Le Directeur Général de l’ONAS à KASSATAYA : « les travaux de réalisation d’un système d’assainissement à Nouakchott seront lancés au plus tard fin 2013. »

M. Hamzat Ould Amar Directeur Général de l'Office National de l'AssainissemenM. Hamzat Ould Amar est Directeur Général de l’Office National de l’Assainissement en Mauritanie. Créé en 2009, l’ONAS est régulièrement au centre des spéculations à chaque saison des pluies : pourquoi la capitale de la Mauritanie ne dispose-t-elle pas d’un système de collecte et de traitement des eaux pluviales ? Existe-t-il un système d’assainissement à Nouakchott ? Qui est responsable de cette situation ? Quels sont les projets pour remédier à cette situation ? Entre deux sorties sur le terrain, M. Ould Amar a accepté de répondre aux questions de www.kassataya.com. Réalisé le 22 août 2013, l’entretien reste d’actualité.

KASSATAYA : A peine quelques millimètres de pluies ces dernières semaines et la capitale mauritanienne replonge dans le cycle infernal des inondations et des eaux stagnantes. Les Nouakchottois se demandent comment une capitale peut-elle se retrouver dans un tel état. Que répondez-vous à cette question? Qui est le responsable de cette situation?

Hamzat Ould Amar : Comme vous venez de le dire, Nouakchott est dans une situation qui se rapproche d’une situation d’inondation, même si ce n’est pas tout à fait le cas. Qui en est le responsable ? C’est le comportement des populations qui ont l’habitude de creuser des puits perdus au lieu des fosses septiques; deuxièmement, l’absence d’un réseau d’assainissement collectif qui assure la conduite des rejets de ménage vers un site précis ; troisièmement,  les changements climatiques; quatrièmement, la politique des anciens gouvernements qui ont dirigé le pays depuis plus de quarante ans. Aujourd’hui à Nouakchott, le système d’assainissement collectif ne couvre que le Centreville ; il a été construit dans les années 60, juste après l’indépendance. Il s’agit donc d’un système d’assainissement qui est né avec Nouakchott. Mais la dernière fois qu’il a subi une extension importante et une réhabilitation c’était au milieu des années 70.  Depuis lors, tous les gouvernements mauritaniens qui ont dirigé ce pays n’ont jamais accordé d’importance au système d’assainissement ; et ce, malgré l’importance du système d’assainissement, soit dans le domaine de la santé publique soit dans celui de l’environnement. Il a été l’objet d’une négligence quotidienne [de la part] des différents gouvernements qui ont dirigé ce pays jusqu’en fin 2008, le gouvernement mauritanien….

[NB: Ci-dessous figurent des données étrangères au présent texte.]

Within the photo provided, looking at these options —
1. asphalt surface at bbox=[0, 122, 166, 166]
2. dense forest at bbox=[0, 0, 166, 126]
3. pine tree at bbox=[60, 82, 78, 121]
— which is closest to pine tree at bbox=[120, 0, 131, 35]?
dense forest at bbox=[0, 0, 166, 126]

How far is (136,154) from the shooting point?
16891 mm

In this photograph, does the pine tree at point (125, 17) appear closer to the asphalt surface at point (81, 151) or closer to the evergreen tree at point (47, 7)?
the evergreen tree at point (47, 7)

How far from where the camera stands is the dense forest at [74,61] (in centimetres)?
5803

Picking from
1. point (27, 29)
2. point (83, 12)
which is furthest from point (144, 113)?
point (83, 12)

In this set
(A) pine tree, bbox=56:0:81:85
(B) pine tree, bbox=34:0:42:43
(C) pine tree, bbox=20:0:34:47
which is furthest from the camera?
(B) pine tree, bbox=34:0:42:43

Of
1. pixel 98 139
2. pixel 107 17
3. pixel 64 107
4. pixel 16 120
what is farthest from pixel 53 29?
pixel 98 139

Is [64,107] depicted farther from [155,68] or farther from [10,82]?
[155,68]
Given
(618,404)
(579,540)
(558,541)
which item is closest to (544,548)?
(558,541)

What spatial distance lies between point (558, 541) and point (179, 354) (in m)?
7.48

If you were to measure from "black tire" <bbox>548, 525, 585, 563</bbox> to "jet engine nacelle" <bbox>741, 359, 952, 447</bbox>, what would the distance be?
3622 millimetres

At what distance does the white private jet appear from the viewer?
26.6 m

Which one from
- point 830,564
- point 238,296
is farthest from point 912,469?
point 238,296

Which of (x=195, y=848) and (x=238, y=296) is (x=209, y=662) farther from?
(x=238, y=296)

KASSATAYA : Avant d’aller plus loin, quelles zones, quels quartiers sont couverts par le réseau existant ?

H.O.A – Il couvre le Centreville [actuel, c’est-à-dire plus ou moins l’ensemble de la capitale à l’époque]. Après la sécheresse des années 70, c’était l’exode vers la capitale. Le gouvernement de l’époque avait lancé un projet ambitieux d’extension du réseau d’assainissement qui a été financé par la Banque Africaine de Développement à hauteur de 400 million d’Ouguiyas. Trente-deux kilomètres de réseau avaient été réalisés, notamment au niveau de l’extension Ksar, de SOCOGIM Tevrag-Zeina appelée alors Extension de K-Centreville, et Medina Sidati. Depuis, le réseau d’assainissement n’a connu ni extension ni réhabilitation…

KASSATAYA : Le nouveau réseau réalisé en 1976 a-t-il été raccordé au réseau existant ? Fonctionne-t-il réellement ?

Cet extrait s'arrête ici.